**SET EXERCISE A:**
Copy the listing word for word, starting at its beginning and ending with the line that contains "1458 millimetres". Leave out the pictures.

* START SELECTED EXCERPT *

We live in a world where sharing is often an unrealistic expectation of young children, given their emotional stage and age. Children under 4 for example are primarily focused on their own feelings and thoughts, and they’re thinking, “I want those toys, and I want them now!” This behavior may embarrass and frustrate parents, but an unwillingness to share is perfectly normal at this age!

Learning to play and get along with others is something we can do with toddlers but they don’t really develop a concept of sharing with other kids/siblings until the age of four or four and a half. Any younger than that, the child doesn’t quite understand the language around sharing. Sharing between toddlers and young children can be a source of stress for children and parents alike. Even at four or five years of age, it is fair to expect selective sharing. A child may reserve a few precious possessions just for himself/herself.

It is however important to highlight something we may not realize. Selfishness coms before sharing. The growing child develops attachments to things as well as persons. This ability to form strong attachments is important to being an emotionally healthy person. They are initially very attached to their mother especially in the first year of their life.  Then they transfer this attachment to their other favourite possessions, toys.

It may not prove effective to force a child to share either. Instead try to create a space that encourages your child to do this on their own.. There is power in possession. To you, they’re only toys. To a child, they’re a valuable, prized collection that has taken years to assemble. As every child is different it is best to watch how your child operates in a group play setting — you’ll learn a lot about your child and about what kind of guidance he’ll need. Feedback from daycare or kindergarten is also very useful if you are not able to watch them yourself.

And remember what works best? Monkey see, monkey do. If big monkey shares, so will little monkey. When someone asks to borrow one of your “toys,” make this a teachable moment: “Mommy is sharing her book with her friend.” Let your sharing shine. Share with your children: “Want some of my popcorn?” “Come sit with us — we’ll make room for you.” Also, playing cooperative games with your child is a great way to reinforce the concept of sharing in a fun, relaxed environment.  For example, taking turns while playing a board game or putting together a puzzle can give children practice sharing with others.

And repeat. Like with everything else. Toddlers need repetition.

* END SELECTED EXCERPT *
* START ENTRIES SUPPLIED *

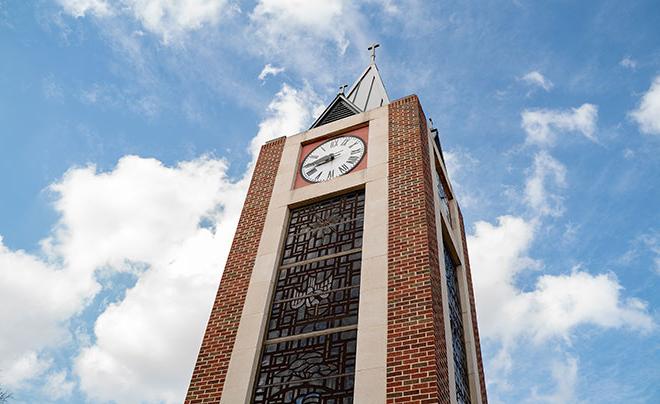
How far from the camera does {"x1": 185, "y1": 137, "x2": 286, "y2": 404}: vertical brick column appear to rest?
9375mm

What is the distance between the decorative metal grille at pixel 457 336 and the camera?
994cm

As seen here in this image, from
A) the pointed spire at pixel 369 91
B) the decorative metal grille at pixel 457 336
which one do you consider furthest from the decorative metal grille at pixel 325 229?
the pointed spire at pixel 369 91

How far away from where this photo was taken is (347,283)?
9898 mm

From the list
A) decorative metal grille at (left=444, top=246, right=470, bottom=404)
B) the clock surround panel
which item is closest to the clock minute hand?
the clock surround panel

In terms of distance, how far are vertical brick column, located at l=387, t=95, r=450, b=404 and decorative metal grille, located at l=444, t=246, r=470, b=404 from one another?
1458 millimetres

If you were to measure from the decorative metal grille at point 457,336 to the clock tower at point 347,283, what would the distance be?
0.04 meters

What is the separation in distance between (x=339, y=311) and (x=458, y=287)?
14.0ft

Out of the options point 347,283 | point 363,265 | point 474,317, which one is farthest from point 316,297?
point 474,317

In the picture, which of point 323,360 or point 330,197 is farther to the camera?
point 330,197

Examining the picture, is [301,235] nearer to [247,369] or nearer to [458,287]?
[247,369]

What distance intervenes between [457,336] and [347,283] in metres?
2.81

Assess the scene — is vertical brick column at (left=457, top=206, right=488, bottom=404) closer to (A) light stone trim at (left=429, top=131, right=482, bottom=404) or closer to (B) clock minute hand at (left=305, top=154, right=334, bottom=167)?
(A) light stone trim at (left=429, top=131, right=482, bottom=404)

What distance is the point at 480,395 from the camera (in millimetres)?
10844

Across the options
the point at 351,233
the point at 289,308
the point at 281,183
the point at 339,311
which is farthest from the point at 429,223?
the point at 281,183
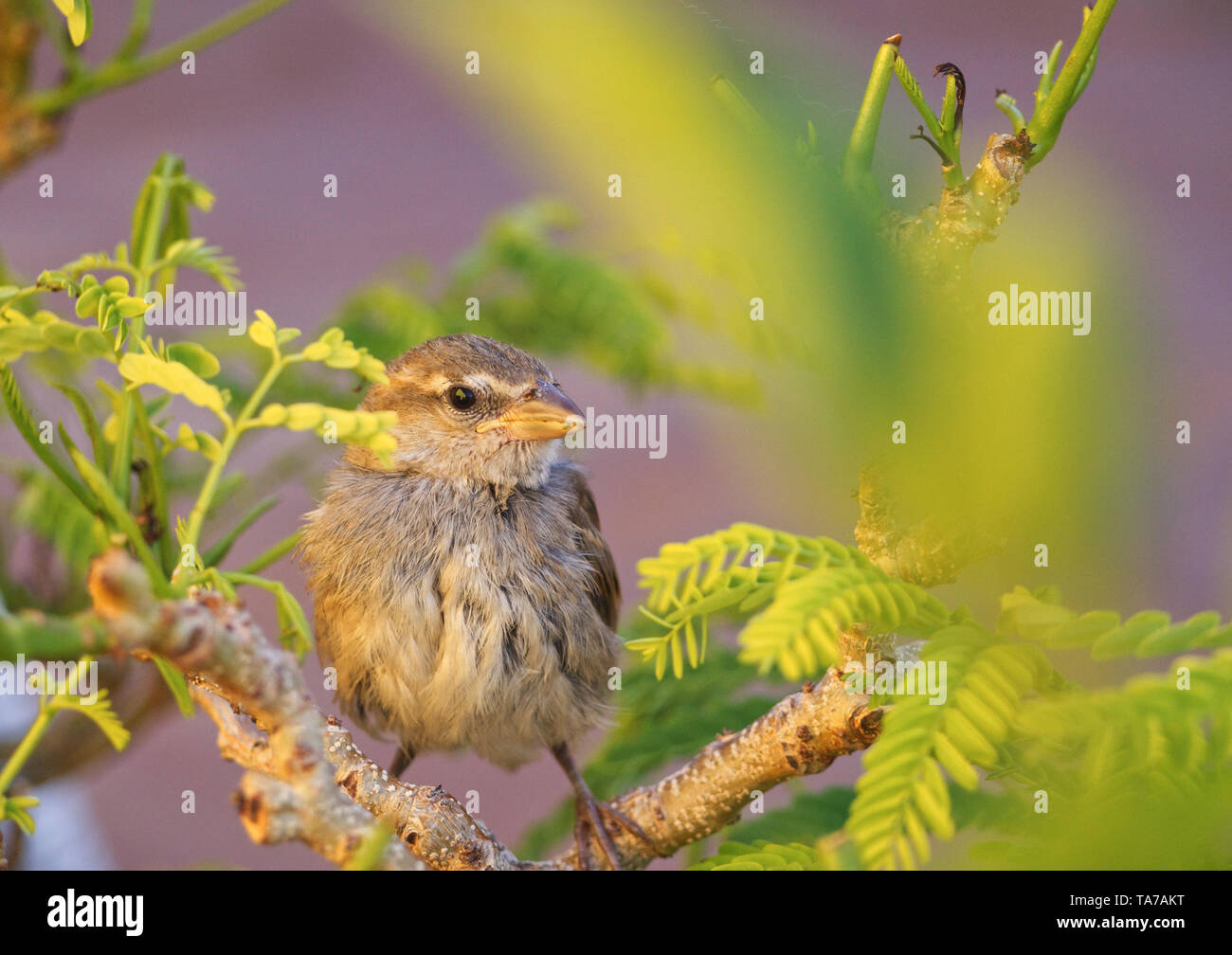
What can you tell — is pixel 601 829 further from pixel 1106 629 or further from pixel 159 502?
pixel 1106 629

* END ENTRIES SUPPLIED *

**SET EXERCISE B:**
Shorten the paragraph of the text on children and sharing that begins "It is however important to highlight" while keeping its main facts.

**FULL ANSWER A:**
How far from the camera does {"x1": 185, "y1": 137, "x2": 286, "y2": 404}: vertical brick column appear to rest?
9375mm

What is the distance between the decorative metal grille at pixel 457 336 and the camera?
994cm

As seen here in this image, from
A) the pointed spire at pixel 369 91
B) the decorative metal grille at pixel 457 336
which one do you consider furthest from the decorative metal grille at pixel 325 229?
the pointed spire at pixel 369 91

How far away from where this photo was taken is (347,283)?
9898 mm

From the list
A) decorative metal grille at (left=444, top=246, right=470, bottom=404)
B) the clock surround panel
which item is closest to the clock minute hand?
the clock surround panel

In terms of distance, how far are vertical brick column, located at l=387, t=95, r=450, b=404 and decorative metal grille, located at l=444, t=246, r=470, b=404 from one another?
1458 millimetres

**FULL ANSWER B:**
Selfishness comes before sharing. As children grow, they form attachments to things as well as to people, and this ability is important for being emotionally healthy. In their first year they are especially attached to their mother. Later they transfer that attachment to their favorite possessions, their toys.